Seit zehn Stunden quälte Andra sich schon mit furchtbaren Schmerzen. Es war abzusehen, dass sie in Bälde keine Kraft mehr haben würde. Zu ausgezehrt von lebenslanger Armut konnte sie dem, was die Niederkunft ihr abverlangte, kaum etwas entgegensetzen. Zu allem Übel lag das Kleine verkehrt herum in ihrem Bauch und jeder Versuch, dies auf sanfte Weise zu ändern, scheiterte kläglich.

Also tat die Hebamme, was getan werden musste. Sie warf sich mit ihrem ganzen Gewicht auf Andra, immer wieder, und schob mit den Händen voran den gepeinigten Körper von einer Seite auf die andere.
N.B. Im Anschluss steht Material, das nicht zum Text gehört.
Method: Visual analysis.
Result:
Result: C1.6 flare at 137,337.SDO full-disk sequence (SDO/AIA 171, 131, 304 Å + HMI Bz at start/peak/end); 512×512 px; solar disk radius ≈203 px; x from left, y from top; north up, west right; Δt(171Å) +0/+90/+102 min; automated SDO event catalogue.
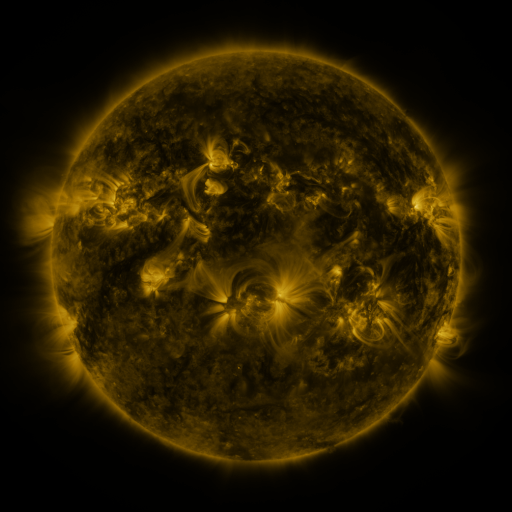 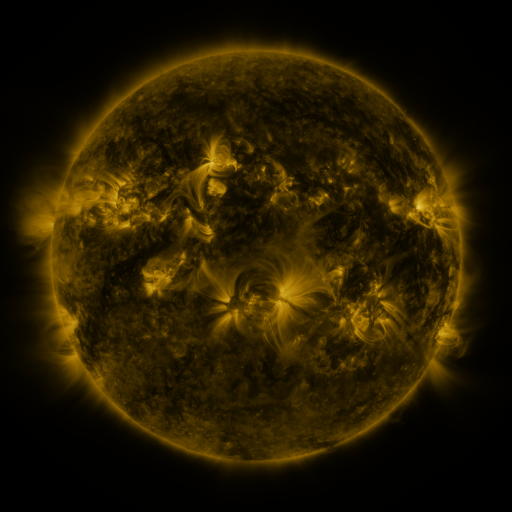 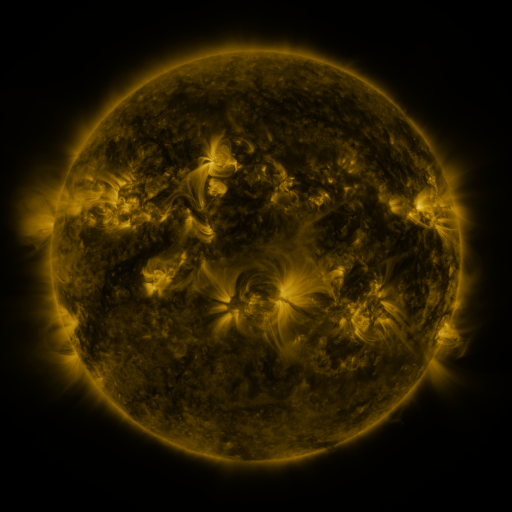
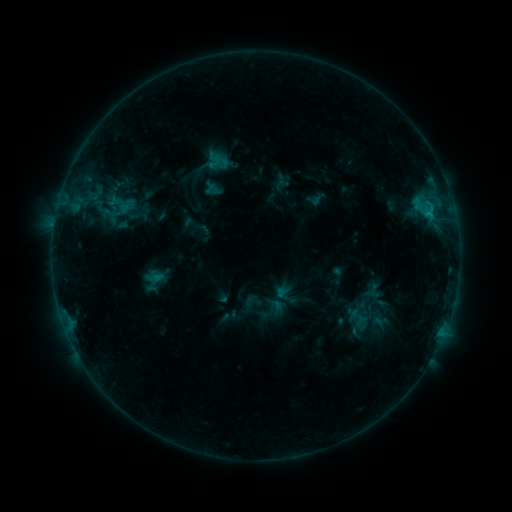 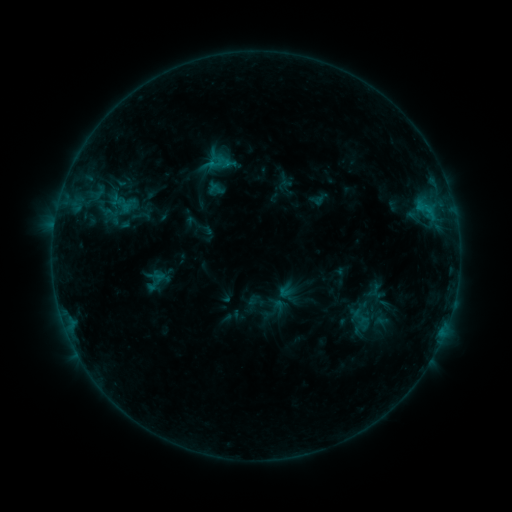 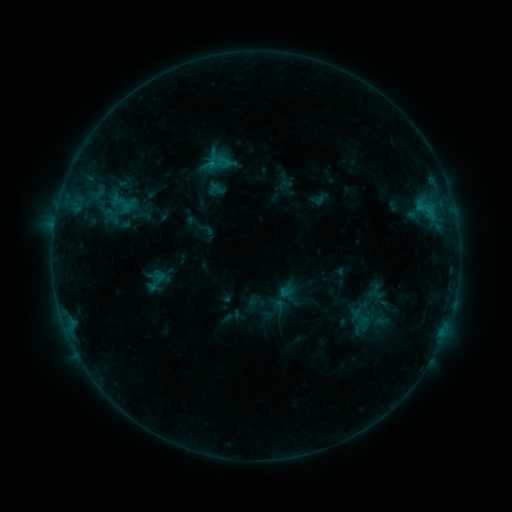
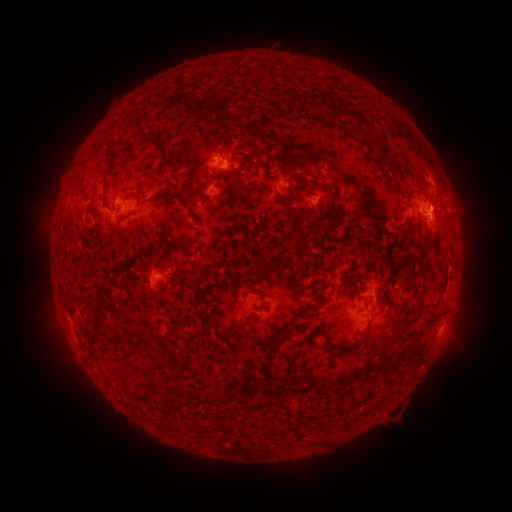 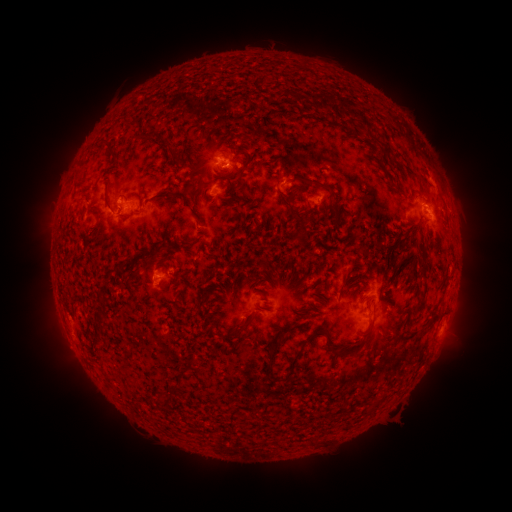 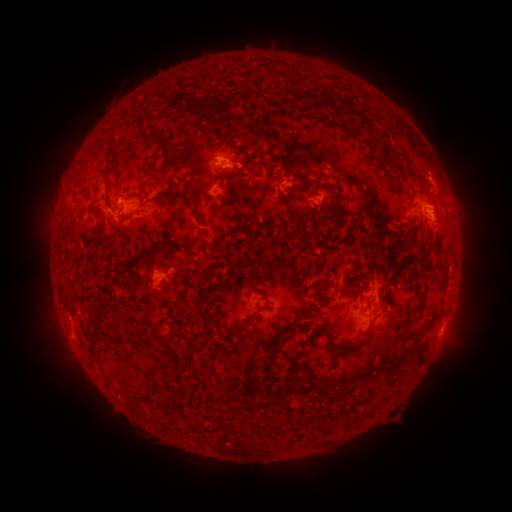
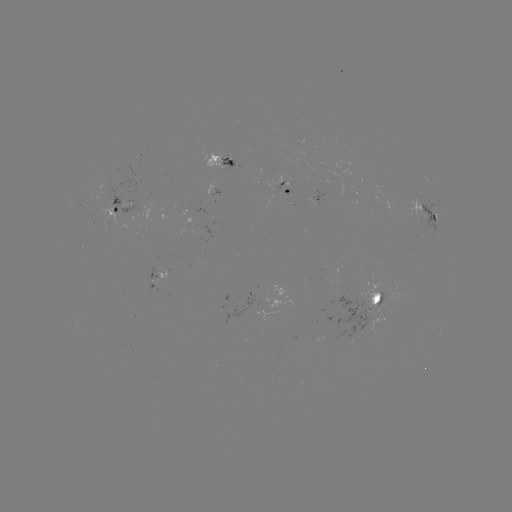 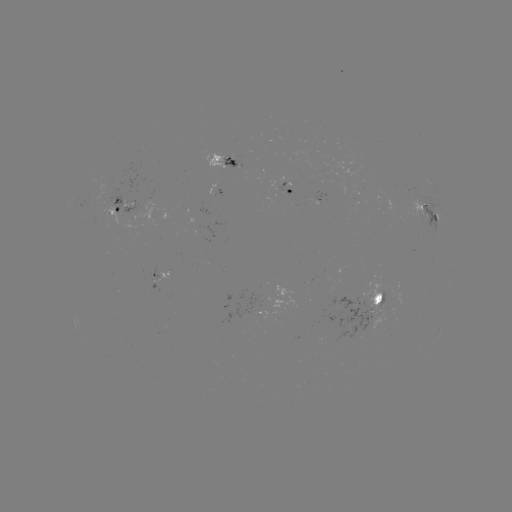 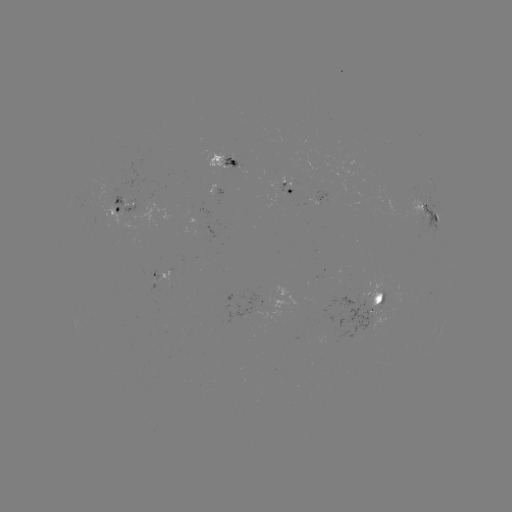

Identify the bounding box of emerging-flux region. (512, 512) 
[205, 154, 228, 168].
Ja, es konnte geschehen, dass das Neugeborene dabei zu Schaden kam, aber das nahm die alte Frau in Kauf. Alles war besser, als den vier Kindern, die schon auf der Welt waren, auch noch die Mutter verlustig gehen zu lassen.

Hark, der Vater der Jungen, ging vor einem halben Jahr auf Arbeitssuche. Es hieß, er wollte nach Duyten, um sich dort eine Anstellung zu suchen. Er bekam aber vom Stadtmeister keinen Wanderbrief, verbunden mit der Begründung, dass er der Haupternährer der Familie sei.

Trotz seines lautstarken Protests, dass er als schlechtbezahlter Tagelöhner seine Familie gerade nicht ernähren könnte, schickte man Hark unverrichteter Dinge wieder nach Haus. Also beschloss er, einen anderen Weg zu wählen, der zwar ungleich gefährlicher war, aber wenigstens Erfolg versprach. Er hörte sich spätabends in den Gassen um und fand einen betrunkenen Stoffhändler, der sich nächsten Morgen in die Gartenstadt begeben wollte. Diesen Mann beschwatzte er so lange, bis er ihm einen Platz auf seinem Karren anbot.

Im Morgengrauen verabschiedete er sich unter Tränen von seiner Frau wie auch von den beiden ältesten Kindern Rodu und Cort. Dann verließ er den Elender-Quert Lufonds und machte sich auf zum Stadttor, wo ihn der Händler bereits erwartete. Die Abmachung lautete, dass Hark sich als dessen Ladenknecht ausgab, falls die Wachen irgendwelche Fragen stellen sollten. Glaubte man dem Kaufmann, so kam Hark auch unversehrt in Duyten an. Er dankte ihm für seine Hilfe, gab ihm den versprochenen Lohn in Höhe eines halben Algotriegels und hastete davon. So viel konnte Andra noch über ihren Mann herausfinden. Doch danach verloren sich seine Spuren, als hätte ihn die Erde verschluckt.

Jede Woche, wenn die Boten kamen, stand Andra mit ihren Söhnen wartend am Stadttor, in der Hoffnung, etwas Geld oder wenigstens einen Brief von Hark zu bekommen. Jede Woche kehrte sie traurig und enttäuscht zurück, ohne erhaltene Nachricht. Die mitleidigen Nachbarn unterstützten die bettelarme Frau, wo immer sie es konnten, und teilten mit ihr das Wenige, das sie besaßen.

Trotz den vier Söhnen und ihrer Schwangerschaft musste Andra hart in einer Wasch- und Bügelstube arbeiten, um zumindest für die nötigsten Nahrungsmittel sorgen zu können. Tagsüber blieben die Jungen deswegen bei einer entfernten Cousine, die Agnezia hieß.

Das Freudenhaus, das diese eigentlich betrieb, war eines der wenigen Gebäude im vierten Quert, das noch aus massivem Stein gebaut wurde und mehrere Zimmer umfasste. Also erkor der Stadtmeister es gegen ein erkleckliches Sümmchen zum Krähennest, zumal es bei den Elendern nicht an Nachwuchs mangelte.